Fairest in land: A single system

                By Sean Holton and Jeff Kunerth
                of the Sentinel Staff

                Published in The Orlando Sentinel on November 19, 2000

                Machines are neither Republican nor Democrat.

                But on Election Day in Florida, the best vote-counting
                machines may have turned out to be a secret weapon for
                Republicans. And those machines may make the crucial
                difference that puts George W. Bush in the White
                House.

                Counties with the pen-marked, precinct-tabulated voting
                system that consistently produced the most complete
                results also usually favored Bush, an Orlando Sentinel
                analysis of results from 67 counties shows. That meant
                Bush was able to squeeze just about every available
                vote out of more-friendly territory.

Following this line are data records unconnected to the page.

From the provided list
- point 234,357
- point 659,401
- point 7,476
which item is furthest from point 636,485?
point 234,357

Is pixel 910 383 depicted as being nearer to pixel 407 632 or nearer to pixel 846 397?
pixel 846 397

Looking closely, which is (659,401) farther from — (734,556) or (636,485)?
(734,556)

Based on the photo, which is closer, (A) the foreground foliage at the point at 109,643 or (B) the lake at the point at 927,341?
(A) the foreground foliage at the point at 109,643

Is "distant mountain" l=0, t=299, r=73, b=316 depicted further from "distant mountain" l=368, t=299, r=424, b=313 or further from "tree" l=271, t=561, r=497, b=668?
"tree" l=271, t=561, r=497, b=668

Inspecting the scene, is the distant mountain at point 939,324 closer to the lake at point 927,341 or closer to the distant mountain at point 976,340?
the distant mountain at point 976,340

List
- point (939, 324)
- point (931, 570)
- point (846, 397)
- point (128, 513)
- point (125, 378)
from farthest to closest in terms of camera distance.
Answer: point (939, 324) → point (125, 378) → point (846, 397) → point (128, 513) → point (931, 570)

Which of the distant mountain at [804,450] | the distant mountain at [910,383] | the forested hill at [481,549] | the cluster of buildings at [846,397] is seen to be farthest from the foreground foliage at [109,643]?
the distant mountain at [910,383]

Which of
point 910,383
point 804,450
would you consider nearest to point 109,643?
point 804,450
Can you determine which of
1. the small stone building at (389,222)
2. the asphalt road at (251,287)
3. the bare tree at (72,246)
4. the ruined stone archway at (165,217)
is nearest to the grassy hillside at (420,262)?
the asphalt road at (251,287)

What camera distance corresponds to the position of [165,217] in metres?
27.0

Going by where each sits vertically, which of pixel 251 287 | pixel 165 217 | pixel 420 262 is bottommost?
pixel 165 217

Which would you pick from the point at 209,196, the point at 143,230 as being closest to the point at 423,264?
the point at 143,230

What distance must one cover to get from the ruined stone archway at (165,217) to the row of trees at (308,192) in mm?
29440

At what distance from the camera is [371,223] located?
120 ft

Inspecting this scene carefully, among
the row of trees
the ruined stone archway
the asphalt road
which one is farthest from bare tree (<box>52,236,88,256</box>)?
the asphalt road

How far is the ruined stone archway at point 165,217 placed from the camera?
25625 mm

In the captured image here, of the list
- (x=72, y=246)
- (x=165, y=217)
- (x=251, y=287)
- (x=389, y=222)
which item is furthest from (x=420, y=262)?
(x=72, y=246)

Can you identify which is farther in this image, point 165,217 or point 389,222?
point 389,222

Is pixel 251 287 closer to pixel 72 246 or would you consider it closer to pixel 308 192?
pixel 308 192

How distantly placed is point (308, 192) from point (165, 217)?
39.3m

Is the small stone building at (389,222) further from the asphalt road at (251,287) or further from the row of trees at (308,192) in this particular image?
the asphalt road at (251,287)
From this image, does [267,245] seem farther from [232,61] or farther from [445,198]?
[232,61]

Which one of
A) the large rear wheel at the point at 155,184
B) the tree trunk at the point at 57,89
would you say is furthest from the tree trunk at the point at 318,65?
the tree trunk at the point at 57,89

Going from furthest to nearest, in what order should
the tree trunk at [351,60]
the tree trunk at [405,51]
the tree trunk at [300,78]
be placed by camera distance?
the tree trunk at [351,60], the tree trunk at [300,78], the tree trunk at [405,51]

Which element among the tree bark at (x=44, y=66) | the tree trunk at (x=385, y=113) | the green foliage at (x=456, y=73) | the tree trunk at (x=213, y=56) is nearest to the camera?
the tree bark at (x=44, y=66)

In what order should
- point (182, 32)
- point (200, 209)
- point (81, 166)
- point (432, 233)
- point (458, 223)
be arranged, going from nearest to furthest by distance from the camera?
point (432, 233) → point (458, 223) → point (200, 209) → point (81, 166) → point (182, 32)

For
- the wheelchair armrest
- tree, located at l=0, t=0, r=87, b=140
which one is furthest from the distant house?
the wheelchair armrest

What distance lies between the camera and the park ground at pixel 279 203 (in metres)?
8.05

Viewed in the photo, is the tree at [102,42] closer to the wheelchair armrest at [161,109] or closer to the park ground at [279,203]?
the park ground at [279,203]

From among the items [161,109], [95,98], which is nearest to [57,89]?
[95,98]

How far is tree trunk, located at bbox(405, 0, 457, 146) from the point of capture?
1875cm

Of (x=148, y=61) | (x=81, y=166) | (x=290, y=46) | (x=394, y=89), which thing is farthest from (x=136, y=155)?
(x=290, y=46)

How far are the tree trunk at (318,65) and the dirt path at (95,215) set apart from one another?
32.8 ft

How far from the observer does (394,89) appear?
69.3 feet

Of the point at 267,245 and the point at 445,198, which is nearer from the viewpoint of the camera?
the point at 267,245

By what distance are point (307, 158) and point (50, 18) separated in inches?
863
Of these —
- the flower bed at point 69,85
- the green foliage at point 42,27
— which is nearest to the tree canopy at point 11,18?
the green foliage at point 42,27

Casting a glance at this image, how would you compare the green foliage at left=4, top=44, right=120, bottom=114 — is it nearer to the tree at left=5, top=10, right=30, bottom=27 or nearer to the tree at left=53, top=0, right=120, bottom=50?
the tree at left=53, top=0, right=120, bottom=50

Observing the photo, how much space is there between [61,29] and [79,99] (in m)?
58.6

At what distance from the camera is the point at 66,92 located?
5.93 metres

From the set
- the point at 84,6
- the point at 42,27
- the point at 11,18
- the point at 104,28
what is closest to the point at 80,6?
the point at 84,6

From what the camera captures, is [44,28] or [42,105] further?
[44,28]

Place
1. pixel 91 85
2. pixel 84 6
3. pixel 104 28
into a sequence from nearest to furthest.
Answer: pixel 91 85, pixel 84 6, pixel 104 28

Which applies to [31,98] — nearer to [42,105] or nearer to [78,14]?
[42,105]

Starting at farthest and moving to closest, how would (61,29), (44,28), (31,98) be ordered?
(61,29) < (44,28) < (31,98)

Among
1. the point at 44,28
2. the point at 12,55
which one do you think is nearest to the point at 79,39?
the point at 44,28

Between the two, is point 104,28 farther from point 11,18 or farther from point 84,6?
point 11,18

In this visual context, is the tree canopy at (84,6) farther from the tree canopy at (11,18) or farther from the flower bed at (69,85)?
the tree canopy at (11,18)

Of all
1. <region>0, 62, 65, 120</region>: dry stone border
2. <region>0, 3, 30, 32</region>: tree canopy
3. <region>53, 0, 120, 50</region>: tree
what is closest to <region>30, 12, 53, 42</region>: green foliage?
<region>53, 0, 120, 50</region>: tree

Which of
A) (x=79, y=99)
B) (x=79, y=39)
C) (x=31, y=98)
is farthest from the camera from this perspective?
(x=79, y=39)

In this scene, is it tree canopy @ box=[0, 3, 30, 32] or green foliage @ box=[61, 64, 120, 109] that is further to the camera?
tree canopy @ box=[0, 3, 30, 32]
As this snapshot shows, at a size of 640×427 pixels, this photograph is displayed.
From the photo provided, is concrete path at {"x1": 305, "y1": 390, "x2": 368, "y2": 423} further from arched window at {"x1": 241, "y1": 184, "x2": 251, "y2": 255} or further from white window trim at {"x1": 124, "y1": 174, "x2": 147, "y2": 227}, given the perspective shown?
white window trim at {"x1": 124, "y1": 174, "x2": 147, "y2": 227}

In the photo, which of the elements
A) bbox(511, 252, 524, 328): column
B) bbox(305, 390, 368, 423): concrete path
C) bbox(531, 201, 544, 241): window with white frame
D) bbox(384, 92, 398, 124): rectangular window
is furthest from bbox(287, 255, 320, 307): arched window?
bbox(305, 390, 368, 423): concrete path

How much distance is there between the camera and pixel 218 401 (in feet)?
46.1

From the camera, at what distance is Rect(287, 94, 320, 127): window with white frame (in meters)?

                Al Gore, meanwhile, started out behind because his
                strongholds also happened to be in a few big counties
                still equipped with outdated, punch-card systems with an
                overall rate of unrecorded votes nearly five times higher
                overall, the newspaper found.

                One way of looking at the numbers suggests this: If all
                67 counties had been using the same type of system with
                an identical overall reliability rate, Gore might have gone
                ahead of Bush in the totals for Nov. 7, by a margin of
                more than 1,700 votes. This scenario emerges whether
               voters used the most reliable system or the least reliable
                -- as long as it was used uniformly statewide.

                The analysis also indicates that two strongly pro-Bush
                counties that only recently upgraded from punch-cards
                to the more reliable system may have helped tip the
                balance in Florida to the Texas governor.

                "I don`t think it`s inherently unfair for a candidate. Who
                it`s unfair for are the voters," Poe said. "After all I`ve
                been through this week, there is one prediction I`m
                willing to make. And that is that Florida will have the
                most sophisticated ballot system on the planet by the
                year 2002."

                About 180,000 of the 6.1 million ballots cast statewide
                Nov. 7 had no presidential vote recorded. That amounts
                to about 2.9 percent, slightly higher than the so-called
                "drop-off`" rate in Florida`s previous two presidential
                elections.

                How many of those voters had their ballots ultimately
                recorded may have hinged simply on which of these
                three types of systems was used:

                » Pen-marked, precinct-tabulated ballots: Producing by
                far the most complete results, this vote-counting system
                recorded votes for more than 99 percent of ballots cast.
                Because problematic ballots are kicked back from
                machines to voters immediately, they can be corrected
                or re-done on the spot. Most of the 17,537 ballots with
                no votes in these counties were uncorrectable absentee
                ballots or those deliberately left blank, officials said. The
                25 counties with this system favored Bush by 52.9
                percent to 44.6 percent for Gore.

                » Punch cards: Counties using these systems recorded
                no votes for 3.9 percent of ballots cast, accounting for
                144,985 of the unrecorded presidential votes. Problem
                ballots are not discovered until they`re run through
                tabulation machines at a central location. The 25
                counties with this system included Gore`s biggest
                strongholds, and favored him overall by 51.8 percent to
                46 percent for Bush.

                » Pen-marked, centrally tabulated ballots: Counties with
                this system recorded no votes for 5.7 percent of ballots.
                But because these 15 counties tended to be smaller, that
                percentage accounted for just 15,958 unrecorded votes,
                favoring Bush by 54.6 percent to Gore`s 43 percent.